Extended data figures and tables
Extended Data Figure 1 Experimental rationale for purging and then exposing mutation load.
Having been changed by strong (+SS, red) versus weak (−SS, blue) histories of sexual selection, while under equal influences of natural selection (NS), variation in mutation load residing in the form of recessive alleles is exposed via inbreeding. Inbreeding was enforced through monogamous sib × sib pairings, also eliminating concurrent confounds of interlocus sexual conflict. Populations with reduced mutation load as a result of histories of strong sexual selection are predicted to resist extinction (survival, s) and maintain fitness (f) under continuous inbreeding (i).
Extended Data Figure 2 Experimental evolution protocols for regimes A and B.
Contrasting intensities of strong (red) versus weak (blue) sexual selection were imposed upon each generation of adult reproduction, while equalizing effective population size within a regime, and allowing full genetic mixing within the replicate lines at the egg/larval/pupal stages. From the start, each treatment was replicated to create three independent lines. Regime A (a) applied contrasting sexual selection by varying adult operational sex ratio, while regime B (b) enforced monogamy to compare against polyandry.
Extended Data Figure 3 Extinction and fitness decline protocols.
Inbreeding in family lines was performed via sib × sib crosses for up to 20 generations across 3 years. To measure extinction (a), a family was considered extinct when it failed to produce offspring, or offspring were of the same sex (which occurred in only 9 out of 216 family lines, indicating no sex-specific pre-adult mortality by treatment). In regime A, extinction data were collected from 28 initial families per line, three lines per sexual selection treatment, comparing both strong versus weak treatments (n = 168 total family lines). In regime B, extinction data were collected from eight initial families per line, three lines per sexual selection treatment, comparing both strong versus weak treatments (n = 48 total family lines). To measure fitness decline (b), two additional sib × sib pairs per family per generation were bred to estimate reproductive fitness in every generation by counting number of offspring produced (see Methods). In both regimes A and B, fitness data were collected from eight initial families per line, three lines per sexual selection treatment, and both strong versus weak treatment contrasts in each.

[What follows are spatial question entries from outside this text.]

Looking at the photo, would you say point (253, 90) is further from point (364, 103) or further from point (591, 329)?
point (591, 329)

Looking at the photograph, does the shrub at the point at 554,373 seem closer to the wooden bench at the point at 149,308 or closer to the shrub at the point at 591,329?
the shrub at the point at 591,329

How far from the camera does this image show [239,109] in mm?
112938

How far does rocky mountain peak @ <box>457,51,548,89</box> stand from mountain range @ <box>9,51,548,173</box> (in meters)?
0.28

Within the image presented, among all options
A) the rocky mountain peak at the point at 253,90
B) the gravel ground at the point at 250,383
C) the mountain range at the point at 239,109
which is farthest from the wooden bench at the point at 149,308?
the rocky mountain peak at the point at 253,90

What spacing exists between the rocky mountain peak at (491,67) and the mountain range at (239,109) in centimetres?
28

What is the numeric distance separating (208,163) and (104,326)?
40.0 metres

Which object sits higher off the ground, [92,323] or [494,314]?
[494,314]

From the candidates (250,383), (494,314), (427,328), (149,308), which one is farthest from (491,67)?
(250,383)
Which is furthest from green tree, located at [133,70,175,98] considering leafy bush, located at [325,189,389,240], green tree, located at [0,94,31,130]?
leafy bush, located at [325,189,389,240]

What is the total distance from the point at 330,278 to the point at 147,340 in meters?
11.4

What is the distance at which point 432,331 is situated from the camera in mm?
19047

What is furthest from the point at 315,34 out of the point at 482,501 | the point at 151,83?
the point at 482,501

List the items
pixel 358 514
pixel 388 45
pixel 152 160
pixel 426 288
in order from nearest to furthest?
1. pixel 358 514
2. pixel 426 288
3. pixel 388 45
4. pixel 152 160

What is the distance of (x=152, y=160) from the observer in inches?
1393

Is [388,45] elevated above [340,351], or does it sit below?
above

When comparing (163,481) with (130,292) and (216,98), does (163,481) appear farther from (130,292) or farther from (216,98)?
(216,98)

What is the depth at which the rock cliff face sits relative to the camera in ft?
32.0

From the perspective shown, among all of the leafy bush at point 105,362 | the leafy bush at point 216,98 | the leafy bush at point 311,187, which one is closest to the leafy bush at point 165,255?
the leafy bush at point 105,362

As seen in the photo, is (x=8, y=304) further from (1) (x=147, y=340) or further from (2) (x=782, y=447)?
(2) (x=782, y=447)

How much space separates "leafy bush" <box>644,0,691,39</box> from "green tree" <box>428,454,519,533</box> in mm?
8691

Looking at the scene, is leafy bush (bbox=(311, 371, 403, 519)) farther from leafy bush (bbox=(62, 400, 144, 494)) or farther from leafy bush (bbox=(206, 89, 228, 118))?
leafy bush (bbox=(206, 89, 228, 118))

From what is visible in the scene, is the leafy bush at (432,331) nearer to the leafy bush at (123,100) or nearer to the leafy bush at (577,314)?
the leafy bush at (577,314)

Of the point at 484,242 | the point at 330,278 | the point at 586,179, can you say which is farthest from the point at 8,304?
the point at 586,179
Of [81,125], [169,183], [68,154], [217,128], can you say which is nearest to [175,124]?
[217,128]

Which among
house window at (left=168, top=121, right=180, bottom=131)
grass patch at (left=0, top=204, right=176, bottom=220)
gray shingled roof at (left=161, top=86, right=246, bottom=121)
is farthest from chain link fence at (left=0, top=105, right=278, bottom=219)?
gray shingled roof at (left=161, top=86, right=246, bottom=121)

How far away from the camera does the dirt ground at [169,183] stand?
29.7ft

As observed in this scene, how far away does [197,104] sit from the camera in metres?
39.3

Extended Data Figure 4 Estimated heterozygosity (±s.e.m.) does not differ between experimental evolution sexual selection treatments within regime A (left) and regime B (right).
Linear mixed effect modelling showed the estimated heterozygosity of the male-biased selection treatment (M: Hest = 0.312, t = 9.468) is not significantly different from that of female-biased (F: Hest = 0.318, t = 9.295, P = 0.863), but is significantly different from monogamous and polyandrous treatments (Mo: Hest = 0.199, t = 6.453, P = 0.003; Po: Hest = 0.197, t = 6.397, P = 0.003). The estimated heterozygosities of monogamous and polyandrous treatments are not significantly different (P = 0.956) (see Methods).
Extended Data Figure 5 Concordance between raw data and model fit in extinction analyses.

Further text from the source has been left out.